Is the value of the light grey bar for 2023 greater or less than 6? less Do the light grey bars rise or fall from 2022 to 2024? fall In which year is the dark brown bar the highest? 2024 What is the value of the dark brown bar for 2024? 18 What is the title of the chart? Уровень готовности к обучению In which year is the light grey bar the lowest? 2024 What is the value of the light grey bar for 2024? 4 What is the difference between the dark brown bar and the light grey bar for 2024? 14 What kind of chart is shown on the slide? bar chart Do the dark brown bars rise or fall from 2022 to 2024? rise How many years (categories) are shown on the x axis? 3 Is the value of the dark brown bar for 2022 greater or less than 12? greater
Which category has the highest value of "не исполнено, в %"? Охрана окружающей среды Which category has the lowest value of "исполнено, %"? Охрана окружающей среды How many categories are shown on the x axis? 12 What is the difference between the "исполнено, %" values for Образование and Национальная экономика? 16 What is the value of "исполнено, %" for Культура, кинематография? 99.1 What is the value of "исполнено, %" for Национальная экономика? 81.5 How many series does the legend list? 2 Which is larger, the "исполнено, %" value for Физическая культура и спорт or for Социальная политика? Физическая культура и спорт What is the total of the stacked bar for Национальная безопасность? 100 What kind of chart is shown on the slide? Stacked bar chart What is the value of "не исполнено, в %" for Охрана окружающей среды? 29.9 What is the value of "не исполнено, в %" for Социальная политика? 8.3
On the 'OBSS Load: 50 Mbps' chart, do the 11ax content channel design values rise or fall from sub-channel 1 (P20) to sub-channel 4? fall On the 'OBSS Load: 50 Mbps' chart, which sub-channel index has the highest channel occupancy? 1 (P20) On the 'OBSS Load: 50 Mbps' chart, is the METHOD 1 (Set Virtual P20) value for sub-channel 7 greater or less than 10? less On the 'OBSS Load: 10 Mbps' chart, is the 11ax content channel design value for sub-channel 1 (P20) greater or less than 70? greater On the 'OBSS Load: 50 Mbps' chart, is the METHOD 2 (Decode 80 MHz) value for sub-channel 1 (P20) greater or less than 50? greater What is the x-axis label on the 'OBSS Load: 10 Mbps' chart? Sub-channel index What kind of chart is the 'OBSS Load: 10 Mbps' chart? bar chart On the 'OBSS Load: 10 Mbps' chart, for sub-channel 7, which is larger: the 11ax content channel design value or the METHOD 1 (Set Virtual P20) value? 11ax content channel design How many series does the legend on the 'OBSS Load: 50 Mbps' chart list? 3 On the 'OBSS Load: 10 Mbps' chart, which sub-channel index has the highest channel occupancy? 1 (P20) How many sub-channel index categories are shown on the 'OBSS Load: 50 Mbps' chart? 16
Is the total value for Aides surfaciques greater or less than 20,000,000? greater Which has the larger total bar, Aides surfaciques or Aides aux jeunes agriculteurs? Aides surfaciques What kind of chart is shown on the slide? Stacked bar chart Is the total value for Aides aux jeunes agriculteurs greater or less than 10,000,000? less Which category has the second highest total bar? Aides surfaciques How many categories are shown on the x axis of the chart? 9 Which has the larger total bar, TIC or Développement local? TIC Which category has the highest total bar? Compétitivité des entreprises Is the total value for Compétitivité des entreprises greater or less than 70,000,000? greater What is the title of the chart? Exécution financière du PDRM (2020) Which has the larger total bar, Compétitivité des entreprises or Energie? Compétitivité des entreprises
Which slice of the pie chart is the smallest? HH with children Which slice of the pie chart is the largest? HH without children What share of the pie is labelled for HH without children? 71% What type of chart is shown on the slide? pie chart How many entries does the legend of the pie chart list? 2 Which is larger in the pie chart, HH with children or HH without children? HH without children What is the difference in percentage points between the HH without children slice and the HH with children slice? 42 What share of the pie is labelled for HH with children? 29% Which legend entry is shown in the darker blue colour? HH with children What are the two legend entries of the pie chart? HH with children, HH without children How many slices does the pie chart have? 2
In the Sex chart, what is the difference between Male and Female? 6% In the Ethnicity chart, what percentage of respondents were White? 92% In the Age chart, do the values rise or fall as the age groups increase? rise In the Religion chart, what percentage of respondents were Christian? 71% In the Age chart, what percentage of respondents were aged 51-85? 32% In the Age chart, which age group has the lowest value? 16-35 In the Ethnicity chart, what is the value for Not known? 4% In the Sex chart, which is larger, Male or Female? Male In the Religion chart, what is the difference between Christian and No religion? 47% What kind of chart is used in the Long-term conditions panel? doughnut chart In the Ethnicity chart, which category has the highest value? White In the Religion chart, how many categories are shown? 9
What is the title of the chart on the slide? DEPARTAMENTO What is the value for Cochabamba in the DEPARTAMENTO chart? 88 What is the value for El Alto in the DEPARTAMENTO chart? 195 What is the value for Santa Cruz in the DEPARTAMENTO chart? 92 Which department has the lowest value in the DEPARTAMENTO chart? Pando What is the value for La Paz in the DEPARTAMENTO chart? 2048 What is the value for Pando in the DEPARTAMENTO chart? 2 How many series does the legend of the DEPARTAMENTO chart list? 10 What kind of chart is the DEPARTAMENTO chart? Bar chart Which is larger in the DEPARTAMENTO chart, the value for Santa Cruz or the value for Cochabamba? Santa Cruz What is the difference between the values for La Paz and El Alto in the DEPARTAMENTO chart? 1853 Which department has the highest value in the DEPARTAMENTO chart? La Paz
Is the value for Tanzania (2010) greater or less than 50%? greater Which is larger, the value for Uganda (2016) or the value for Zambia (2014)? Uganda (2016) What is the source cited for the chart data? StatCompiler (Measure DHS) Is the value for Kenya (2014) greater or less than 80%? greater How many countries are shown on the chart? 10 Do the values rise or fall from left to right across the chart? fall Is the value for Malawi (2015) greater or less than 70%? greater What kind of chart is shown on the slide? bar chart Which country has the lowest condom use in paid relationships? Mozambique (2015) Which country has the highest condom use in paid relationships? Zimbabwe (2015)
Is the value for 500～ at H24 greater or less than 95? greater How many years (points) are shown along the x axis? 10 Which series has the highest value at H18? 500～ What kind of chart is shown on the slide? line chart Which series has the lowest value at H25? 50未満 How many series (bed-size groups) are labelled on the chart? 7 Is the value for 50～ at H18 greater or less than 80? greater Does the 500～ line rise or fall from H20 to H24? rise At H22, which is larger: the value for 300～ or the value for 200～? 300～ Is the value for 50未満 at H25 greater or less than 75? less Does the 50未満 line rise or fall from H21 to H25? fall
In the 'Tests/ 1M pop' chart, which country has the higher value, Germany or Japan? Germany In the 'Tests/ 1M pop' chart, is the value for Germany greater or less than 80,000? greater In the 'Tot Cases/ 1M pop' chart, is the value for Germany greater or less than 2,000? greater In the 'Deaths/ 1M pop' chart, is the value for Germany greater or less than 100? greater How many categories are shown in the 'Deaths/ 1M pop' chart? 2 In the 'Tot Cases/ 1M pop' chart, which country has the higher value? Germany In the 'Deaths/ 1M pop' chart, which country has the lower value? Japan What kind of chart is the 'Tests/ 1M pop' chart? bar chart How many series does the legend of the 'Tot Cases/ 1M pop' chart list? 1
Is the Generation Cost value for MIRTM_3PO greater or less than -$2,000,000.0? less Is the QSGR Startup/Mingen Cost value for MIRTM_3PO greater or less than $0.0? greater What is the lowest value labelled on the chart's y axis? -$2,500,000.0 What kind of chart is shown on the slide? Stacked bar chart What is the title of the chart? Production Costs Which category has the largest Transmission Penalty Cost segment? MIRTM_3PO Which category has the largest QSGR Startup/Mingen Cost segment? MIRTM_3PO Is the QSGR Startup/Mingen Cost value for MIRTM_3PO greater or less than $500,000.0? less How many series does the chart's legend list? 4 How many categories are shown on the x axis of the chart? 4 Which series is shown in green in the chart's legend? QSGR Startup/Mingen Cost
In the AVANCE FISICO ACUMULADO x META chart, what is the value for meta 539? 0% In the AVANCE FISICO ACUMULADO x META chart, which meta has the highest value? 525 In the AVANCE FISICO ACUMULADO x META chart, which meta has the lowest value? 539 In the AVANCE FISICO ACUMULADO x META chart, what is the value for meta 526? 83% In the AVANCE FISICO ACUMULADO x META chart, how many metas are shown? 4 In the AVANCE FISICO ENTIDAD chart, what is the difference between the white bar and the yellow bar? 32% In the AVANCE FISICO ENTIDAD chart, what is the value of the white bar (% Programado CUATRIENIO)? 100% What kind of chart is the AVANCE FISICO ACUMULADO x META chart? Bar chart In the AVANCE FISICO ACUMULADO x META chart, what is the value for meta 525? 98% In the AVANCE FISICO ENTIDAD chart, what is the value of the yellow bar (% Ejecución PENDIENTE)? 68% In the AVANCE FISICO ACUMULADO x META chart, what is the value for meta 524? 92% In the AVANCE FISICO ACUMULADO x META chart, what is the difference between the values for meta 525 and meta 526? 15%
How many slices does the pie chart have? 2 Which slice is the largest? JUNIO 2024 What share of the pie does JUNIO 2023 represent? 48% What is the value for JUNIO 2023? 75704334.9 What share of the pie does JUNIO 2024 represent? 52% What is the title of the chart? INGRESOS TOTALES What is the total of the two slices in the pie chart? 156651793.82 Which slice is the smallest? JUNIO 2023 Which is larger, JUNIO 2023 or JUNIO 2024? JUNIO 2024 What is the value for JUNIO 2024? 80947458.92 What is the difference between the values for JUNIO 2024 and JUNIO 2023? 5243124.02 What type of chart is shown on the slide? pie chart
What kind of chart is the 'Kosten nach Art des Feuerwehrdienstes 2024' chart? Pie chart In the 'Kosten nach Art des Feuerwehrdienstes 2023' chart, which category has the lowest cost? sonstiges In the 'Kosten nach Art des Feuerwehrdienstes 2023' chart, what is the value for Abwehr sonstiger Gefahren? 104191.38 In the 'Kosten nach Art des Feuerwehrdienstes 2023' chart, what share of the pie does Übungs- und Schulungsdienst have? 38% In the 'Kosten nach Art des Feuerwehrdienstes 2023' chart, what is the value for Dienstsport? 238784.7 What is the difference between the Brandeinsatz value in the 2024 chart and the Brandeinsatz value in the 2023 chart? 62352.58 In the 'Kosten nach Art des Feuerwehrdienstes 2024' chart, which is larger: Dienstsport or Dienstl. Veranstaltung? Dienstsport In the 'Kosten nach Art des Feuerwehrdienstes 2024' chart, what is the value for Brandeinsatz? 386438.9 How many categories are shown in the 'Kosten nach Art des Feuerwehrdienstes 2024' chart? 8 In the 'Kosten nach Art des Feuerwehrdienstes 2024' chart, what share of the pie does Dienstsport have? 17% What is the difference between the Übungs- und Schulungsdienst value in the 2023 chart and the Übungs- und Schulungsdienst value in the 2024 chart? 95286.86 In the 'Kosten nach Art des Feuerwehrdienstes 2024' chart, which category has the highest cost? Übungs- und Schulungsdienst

* EXERCISE REQUIREMENTS
Locate every row above that contains the word "smallest" with matching case, and copy each of those rows in full.

* WRITTEN RESPONSE
Which slice of the pie chart is the smallest? HH with children Which slice of the pie chart is the largest? HH without children What share of the pie is labelled for HH without children? 71% What type of chart is shown on the slide? pie chart How many entries does the legend of the pie chart list? 2 Which is larger in the pie chart, HH with children or HH without children? HH without children What is the difference in percentage points between the HH without children slice and the HH with children slice? 42 What share of the pie is labelled for HH with children? 29% Which legend entry is shown in the darker blue colour? HH with children What are the two legend entries of the pie chart? HH with children, HH without children How many slices does the pie chart have? 2
How many slices does the pie chart have? 2 Which slice is the largest? JUNIO 2024 What share of the pie does JUNIO 2023 represent? 48% What is the value for JUNIO 2023? 75704334.9 What share of the pie does JUNIO 2024 represent? 52% What is the title of the chart? INGRESOS TOTALES What is the total of the two slices in the pie chart? 156651793.82 Which slice is the smallest? JUNIO 2023 Which is larger, JUNIO 2023 or JUNIO 2024? JUNIO 2024 What is the value for JUNIO 2024? 80947458.92 What is the difference between the values for JUNIO 2024 and JUNIO 2023? 5243124.02 What type of chart is shown on the slide? pie chart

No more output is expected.